Il game design che non c’è -quasi- più

Sembra che ultimamente i videogiochi stiano attraversando una crisi mistica. Alcuni vorrebbero diventare a tutti gli effetti dei film, altri dei “live services”, altri ancora dei simulatori di vita reale. Parliamo, in linea di massima, dei blockbuster più blasonati, dei cosiddetti tripla A (che di tripla A hanno ormai quasi solo il prezzo) che dovrebbero dettare legge sul mercato. E invece, spesso e volentieri, finiscono vittime delle mode del momento fioccate magari dal panorama indipendente. Limpido l’esempio dei MOBA, ormai in via di declino, dei titoli open world, dei survival o dei battle royale. E il game design? Quello vero, quello che ci ha regalato i capolavori senza tempo degli anni ’90, i vari Baldur’s Gate, Myst e Half-Life insieme alle controparti console quali Final Fantasy e Secret of Mana, oggi riproposti assiduamente in versioni rimasterizzate per una chiara mancanza di idee.

Possiamo dire che il game design odierno è la versione rilassata e vacanziera di ciò che avevamo in passato. Lo si nota chiaramente osservando il calendario delle uscite, sempre più affollato di riedizioni di ogni tipo e giochi talmente simili fra loro che si fatica a distinguerli. Citavamo prima le tendenze di genere, che dominano il mercato e le piattaforme online dedicate. Su Twitch e Youtube, al momento, regnano incontrastati i battle royale, ennesimo fenomeno destinato a svanire o comunque affievolirsi notevolmente nel giro di un annetto allo stesso modo delle meteore che l’ha preceduto. Parliamo ad esempio dei sandbox, dei survival a tema zombie e di tutti quei videogiochi dalla qualità piuttosto discutibile, magari in early access, a cui gli streamer più popolari hanno concesso dei mesi di gloria prima di farli tornare nell’oblio.

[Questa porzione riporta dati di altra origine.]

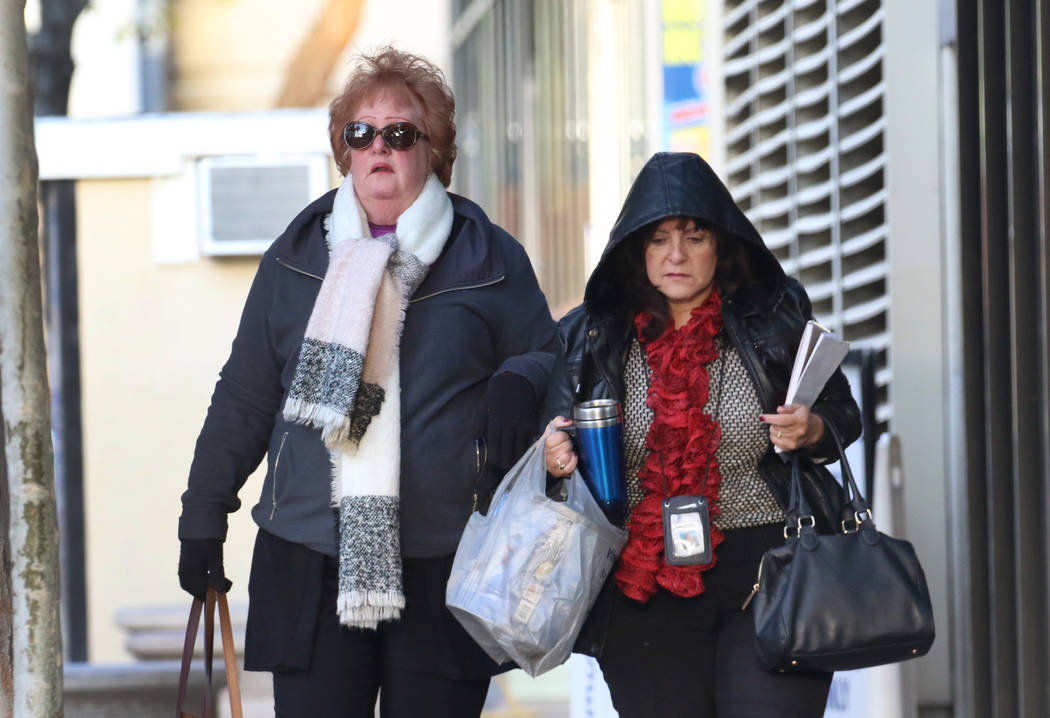Pedestrians are bundled up as they walk along Lewis Avenue in cold weather on Wednesday, Nov. 2 ...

Niente di male, giusto? Un semplice quanto spietato processo di selezione naturale. Il problema risiede nella volontà di molti publisher di lanciarsi a capofitto nei trend e saturarli fino alla loro implosione. Nel mondo dei videogames non vale il repetita iuvant. Se nel giro di un mese escono 20-30 titoli simili, potete star certi che si giungerà presto alla morte del genere. Sta succedendo con i simulatori, con i MOBA, con i survival e succederà anche con i battle royale, potete starne certi. Anche perché, diciamo le cose come stanno, si tratta di prodotti qualitativamente approssimativi, studiati per attrarre un pubblico parecchio giovane e durare poco nel tempo. Quando anche Rockstar annuncia di voler inserire una modalità battle royale all’interno di Red Dead Redemption 2 noi non ci vediamo lungimiranza, solo un forte appetito momentaneo.

I gamer si stancano facilmente e in fretta, questo i publisher non dovrebbero mai dimenticarlo. Ecco perché bisognerebbe puntare di più, come in passato, su esperienze fatte e finite, anche lineari, piuttosto che produrre con lo stampino open world vuoti e generici, survival multiplayer senza innovazioni e via dicendo. Proporre esperienze originali e profonde sullo stile di Hellblade Senua’s Sacrifice, Nier Automata, Undertale, qualcosa che faccia avanzare ed evolvere un medium oggi fin troppo statico. Ricordate le avventure interattive? Quelle sembravano interessanti. Peccato che Telltale si sia cullata sugli allori sfornandone una al mese senza alcuna innovazione tecnica e meccanica decretandone la morte commerciale. E allora qual è il motivo per cui si insiste nel voler seguire le mode? La grana facile, il quick buck, ecco cosa.

Il game design volto a lasciare il segno nella mente e nel cuore dei giocatori è stato sostituito dalla filosofia del live service, la macchina da soldi, la Shell senza Ghost volta a tenere impegnati garantendo introiti continui anche a costo di perdere reputazione (Bungie & Activision Blizzard), mentire spudoratamente agli utenti (Ubisoft) e causare enormi backlash sul web (EA). I videogiochi single player lineari hanno lasciato il posto agli open world pieni di fuffa dove la quantità surclassa la qualità e non esiste più il piacere della scoperta. I multiplayer competitivi vengono invece invasi dalle microtransazioni predatorie e dalle loot box che sostituiscono i veri sistemi di progressione. Tutto a discapito del game design, rinvenibile oggi soltanto in qualche raro first party e nel mondo indie, che a questo punto diventa l’unica speranza per i gamer nostalgici come noi. Requiescat in pace, game design.